If you are suffering from cold or have had it recently, there must be someone in your family and peer who would have advised you to keep away from curd. It is believed that curd is cooling in nature, which is why it must be avoided as it may aggravate your cold further. But if the findings of a latest study are to be believed, a bowl of yogurt might prove to be helpful to those looking to get rid of the common cold.
"When it comes to yogurt specifically, I'd say there's not a lot of research that we can point to that indicates yogurt reduces symptoms of a cold," said Mickey Rubin, vice president of nutrition research for the National Dairy Council.
"There are some things (in yogurt) we can point to that, in theory, would be beneficial," Rubin added.
Yogurt is full of probiotics which can help boost immunity, CNN reported citing dietician Kristi L. King.
Studies that have looked at probiotics have found some promising results in terms of reducing the duration and intensity of cold. However, specific benefits can only be attributed to the actual strains studied, which do not necessarily exist in regular, non-supplemented yogurt, according to Rubin.
A bowl of conventional yogurt is dense with Lactobacillus bulgaricus and Streptococcus thermophilus, two cultures that are integral to the yogurt-making process, also known as "starter cultures". While they are beneficial bacteria, but they are not necessarily the same probiotics that have been studied in clinical trials conducted by the scientists.
"We know yogurt is a nutritious food choice and we know probiotics are beneficial to health, so including them in an overall healthy eating plan makes sense, but recommending them specifically for the common cold would be premature," said Rubin.
Yogurt is also enriched with zinc, which is also helpful in boosting immunity. According to the research, zinc can reduce the duration of cold symptoms, but the amounts of zinc needed for benefits, at least 75 milligrams, is much higher than the 2 milligrams present in an 8-ounce cup of yogurt.
Apart from zinc, curd is a decent source of good carbohydrates too. Carbohydrates are important for energy, which is important in helping one recover from a cold.
"The common cold and its symptoms are an inflammatory response to the bug such that if yogurt or other foods reduced inflammation, it could, in theory, be beneficial but we need more research to know for sure," said Rubin.
While the ability of yogurt to help fight a cold is not that well explored right now, but the experts also say there's no good reason to not choose yogurt when you have cold or have difficulty swallowing.

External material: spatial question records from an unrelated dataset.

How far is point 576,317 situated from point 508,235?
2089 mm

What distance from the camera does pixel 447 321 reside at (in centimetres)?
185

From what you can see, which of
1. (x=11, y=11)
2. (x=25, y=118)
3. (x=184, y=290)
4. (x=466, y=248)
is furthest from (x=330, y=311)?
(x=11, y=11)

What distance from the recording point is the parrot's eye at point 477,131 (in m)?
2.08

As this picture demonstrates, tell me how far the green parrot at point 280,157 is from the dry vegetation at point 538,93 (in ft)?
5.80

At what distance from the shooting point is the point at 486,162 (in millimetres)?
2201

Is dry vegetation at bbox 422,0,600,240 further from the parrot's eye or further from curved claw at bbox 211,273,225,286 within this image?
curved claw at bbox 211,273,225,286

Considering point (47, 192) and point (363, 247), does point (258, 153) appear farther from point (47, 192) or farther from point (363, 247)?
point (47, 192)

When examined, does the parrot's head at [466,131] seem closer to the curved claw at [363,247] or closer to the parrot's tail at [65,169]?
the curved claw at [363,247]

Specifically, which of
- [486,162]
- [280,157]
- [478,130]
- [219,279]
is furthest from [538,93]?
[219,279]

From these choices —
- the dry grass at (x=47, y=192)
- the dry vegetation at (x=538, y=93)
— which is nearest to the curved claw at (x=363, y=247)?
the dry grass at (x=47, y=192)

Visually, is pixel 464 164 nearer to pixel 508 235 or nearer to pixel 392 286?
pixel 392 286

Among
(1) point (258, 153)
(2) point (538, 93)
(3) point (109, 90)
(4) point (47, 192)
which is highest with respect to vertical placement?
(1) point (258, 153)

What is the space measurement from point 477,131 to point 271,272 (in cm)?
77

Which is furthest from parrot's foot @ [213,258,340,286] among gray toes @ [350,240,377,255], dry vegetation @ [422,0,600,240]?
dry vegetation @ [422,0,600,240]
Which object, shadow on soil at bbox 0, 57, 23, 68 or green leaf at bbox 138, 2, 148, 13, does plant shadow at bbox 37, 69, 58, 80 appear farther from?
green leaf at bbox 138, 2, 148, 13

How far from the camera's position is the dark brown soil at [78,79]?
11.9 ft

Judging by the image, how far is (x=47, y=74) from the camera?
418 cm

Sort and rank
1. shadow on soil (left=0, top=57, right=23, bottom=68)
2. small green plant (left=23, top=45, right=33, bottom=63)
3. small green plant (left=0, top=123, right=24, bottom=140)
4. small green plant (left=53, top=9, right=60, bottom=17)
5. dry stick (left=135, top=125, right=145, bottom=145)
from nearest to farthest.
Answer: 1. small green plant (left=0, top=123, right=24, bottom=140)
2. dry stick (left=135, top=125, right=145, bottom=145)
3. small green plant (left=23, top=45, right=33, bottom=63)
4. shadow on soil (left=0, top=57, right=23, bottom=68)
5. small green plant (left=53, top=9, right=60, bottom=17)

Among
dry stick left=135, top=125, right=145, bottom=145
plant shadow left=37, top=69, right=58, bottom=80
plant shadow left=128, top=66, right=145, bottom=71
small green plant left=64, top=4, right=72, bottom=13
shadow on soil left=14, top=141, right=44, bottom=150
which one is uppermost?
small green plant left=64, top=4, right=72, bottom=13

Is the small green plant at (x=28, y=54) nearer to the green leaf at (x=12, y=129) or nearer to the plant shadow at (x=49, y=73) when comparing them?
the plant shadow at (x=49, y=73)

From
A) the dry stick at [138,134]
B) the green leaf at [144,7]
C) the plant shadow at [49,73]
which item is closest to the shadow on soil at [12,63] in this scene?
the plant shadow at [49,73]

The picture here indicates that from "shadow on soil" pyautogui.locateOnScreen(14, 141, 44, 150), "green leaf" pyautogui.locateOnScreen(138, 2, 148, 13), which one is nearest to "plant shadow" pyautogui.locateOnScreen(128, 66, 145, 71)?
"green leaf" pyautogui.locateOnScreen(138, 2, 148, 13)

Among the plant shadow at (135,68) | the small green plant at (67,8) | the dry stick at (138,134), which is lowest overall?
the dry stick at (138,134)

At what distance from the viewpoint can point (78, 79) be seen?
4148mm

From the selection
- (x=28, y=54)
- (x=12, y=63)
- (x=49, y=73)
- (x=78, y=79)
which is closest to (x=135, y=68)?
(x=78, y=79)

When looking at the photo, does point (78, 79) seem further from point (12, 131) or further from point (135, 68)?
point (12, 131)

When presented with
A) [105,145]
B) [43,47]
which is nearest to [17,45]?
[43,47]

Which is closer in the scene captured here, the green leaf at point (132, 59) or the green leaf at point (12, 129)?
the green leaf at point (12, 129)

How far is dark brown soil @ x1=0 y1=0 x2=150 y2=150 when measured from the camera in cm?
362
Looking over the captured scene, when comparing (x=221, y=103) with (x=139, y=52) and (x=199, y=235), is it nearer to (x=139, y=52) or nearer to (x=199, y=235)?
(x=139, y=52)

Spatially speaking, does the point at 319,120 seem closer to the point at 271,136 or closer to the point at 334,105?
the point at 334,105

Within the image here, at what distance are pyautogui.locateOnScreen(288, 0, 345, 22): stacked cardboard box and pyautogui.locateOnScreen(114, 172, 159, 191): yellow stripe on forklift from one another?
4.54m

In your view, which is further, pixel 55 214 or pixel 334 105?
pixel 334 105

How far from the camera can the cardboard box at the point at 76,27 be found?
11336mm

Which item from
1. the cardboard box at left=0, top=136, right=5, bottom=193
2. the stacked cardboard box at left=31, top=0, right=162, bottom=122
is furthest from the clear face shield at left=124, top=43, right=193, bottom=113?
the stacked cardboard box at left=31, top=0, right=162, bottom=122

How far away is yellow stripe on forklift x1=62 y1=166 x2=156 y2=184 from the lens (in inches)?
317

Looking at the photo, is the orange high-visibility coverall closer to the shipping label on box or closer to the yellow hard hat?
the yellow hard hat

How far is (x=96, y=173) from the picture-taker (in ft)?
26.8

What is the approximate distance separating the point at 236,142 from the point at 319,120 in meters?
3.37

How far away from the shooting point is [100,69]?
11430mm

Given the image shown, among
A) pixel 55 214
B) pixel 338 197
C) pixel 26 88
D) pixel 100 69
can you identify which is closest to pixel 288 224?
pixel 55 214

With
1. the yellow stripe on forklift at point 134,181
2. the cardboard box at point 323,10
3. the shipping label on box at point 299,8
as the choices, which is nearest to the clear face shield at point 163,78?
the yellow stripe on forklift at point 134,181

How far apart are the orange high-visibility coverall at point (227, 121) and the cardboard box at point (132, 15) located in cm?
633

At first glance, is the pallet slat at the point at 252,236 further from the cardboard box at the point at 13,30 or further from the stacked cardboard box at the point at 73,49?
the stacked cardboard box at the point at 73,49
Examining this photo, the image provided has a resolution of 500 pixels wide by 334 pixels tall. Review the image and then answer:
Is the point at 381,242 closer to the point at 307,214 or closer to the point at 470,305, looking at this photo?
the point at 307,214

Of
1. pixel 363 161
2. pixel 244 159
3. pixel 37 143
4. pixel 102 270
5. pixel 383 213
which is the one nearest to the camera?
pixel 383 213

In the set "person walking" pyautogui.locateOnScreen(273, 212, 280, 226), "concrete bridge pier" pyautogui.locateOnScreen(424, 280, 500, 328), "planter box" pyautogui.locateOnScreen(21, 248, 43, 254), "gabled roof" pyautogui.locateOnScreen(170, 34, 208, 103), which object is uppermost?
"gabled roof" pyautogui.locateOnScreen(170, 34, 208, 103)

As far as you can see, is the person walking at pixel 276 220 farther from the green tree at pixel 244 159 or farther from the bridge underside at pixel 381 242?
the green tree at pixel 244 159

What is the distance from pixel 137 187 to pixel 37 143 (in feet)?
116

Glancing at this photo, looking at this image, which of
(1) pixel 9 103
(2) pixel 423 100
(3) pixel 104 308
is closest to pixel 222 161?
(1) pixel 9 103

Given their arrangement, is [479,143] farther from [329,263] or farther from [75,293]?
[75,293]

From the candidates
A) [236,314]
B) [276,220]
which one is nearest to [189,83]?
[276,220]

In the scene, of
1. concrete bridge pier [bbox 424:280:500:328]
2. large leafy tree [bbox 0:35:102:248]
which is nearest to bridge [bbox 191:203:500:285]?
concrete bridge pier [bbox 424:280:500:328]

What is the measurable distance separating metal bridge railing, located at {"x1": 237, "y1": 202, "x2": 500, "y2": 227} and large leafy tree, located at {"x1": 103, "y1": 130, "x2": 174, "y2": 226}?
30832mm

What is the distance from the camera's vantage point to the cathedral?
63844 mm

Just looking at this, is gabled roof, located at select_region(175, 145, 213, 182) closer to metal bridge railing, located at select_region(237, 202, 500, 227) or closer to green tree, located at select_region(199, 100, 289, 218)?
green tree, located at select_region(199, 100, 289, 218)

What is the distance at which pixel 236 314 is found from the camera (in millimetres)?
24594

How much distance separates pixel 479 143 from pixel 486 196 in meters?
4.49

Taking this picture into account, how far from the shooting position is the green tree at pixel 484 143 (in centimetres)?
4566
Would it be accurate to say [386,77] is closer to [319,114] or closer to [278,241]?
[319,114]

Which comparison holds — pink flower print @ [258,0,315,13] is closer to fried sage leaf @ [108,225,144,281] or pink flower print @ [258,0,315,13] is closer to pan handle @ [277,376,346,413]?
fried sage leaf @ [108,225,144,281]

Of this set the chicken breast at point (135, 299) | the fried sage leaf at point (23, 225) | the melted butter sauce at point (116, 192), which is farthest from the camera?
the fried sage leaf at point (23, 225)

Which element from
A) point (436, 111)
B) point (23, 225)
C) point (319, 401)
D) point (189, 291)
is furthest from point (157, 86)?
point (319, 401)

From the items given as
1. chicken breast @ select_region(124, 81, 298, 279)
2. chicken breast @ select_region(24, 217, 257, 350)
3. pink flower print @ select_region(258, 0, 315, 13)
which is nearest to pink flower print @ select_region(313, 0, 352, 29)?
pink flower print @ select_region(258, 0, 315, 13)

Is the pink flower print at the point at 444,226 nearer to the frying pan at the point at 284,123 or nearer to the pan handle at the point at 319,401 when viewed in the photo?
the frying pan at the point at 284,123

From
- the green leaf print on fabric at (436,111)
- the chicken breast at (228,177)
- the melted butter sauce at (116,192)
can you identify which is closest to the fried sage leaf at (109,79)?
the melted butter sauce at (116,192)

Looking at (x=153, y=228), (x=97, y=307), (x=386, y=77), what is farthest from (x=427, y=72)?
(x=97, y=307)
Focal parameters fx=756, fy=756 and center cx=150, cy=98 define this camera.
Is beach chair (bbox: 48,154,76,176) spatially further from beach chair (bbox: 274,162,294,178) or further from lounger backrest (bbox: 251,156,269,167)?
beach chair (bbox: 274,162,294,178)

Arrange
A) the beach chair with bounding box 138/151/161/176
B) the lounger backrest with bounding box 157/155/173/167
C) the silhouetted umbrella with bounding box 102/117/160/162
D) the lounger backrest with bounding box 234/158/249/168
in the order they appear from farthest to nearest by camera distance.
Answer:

"I wouldn't rely solely on yogurt to fight the cold, but in conjunction with a healthy diet, yogurt may be beneficial," said King.
"Yogurt is smooth and goes down easy, so if you have a sore throat or even a runny nose, it's comfortable to eat," added Rubin.
For maximum benefits, King recommended eating plain yogurt with other antioxidant-rich foods, such as berries, which contribute natural sweetness, in addition to more cold-fighting nutrients.
"Pairing yogurt with blueberries or strawberries will give you an extra dose of vitamin C and antioxidants to fight the cold off," she said.
You might want to choose yogurt for its nutritional attributes, which include calcium and vitamin D, along with possible cold fighters like zinc and probiotics, but not necessarily as primary therapy for cold.
Also remember to keep a check on your portion size as excess of anything can prove harmful. Do not go overboard with your yogurt intake.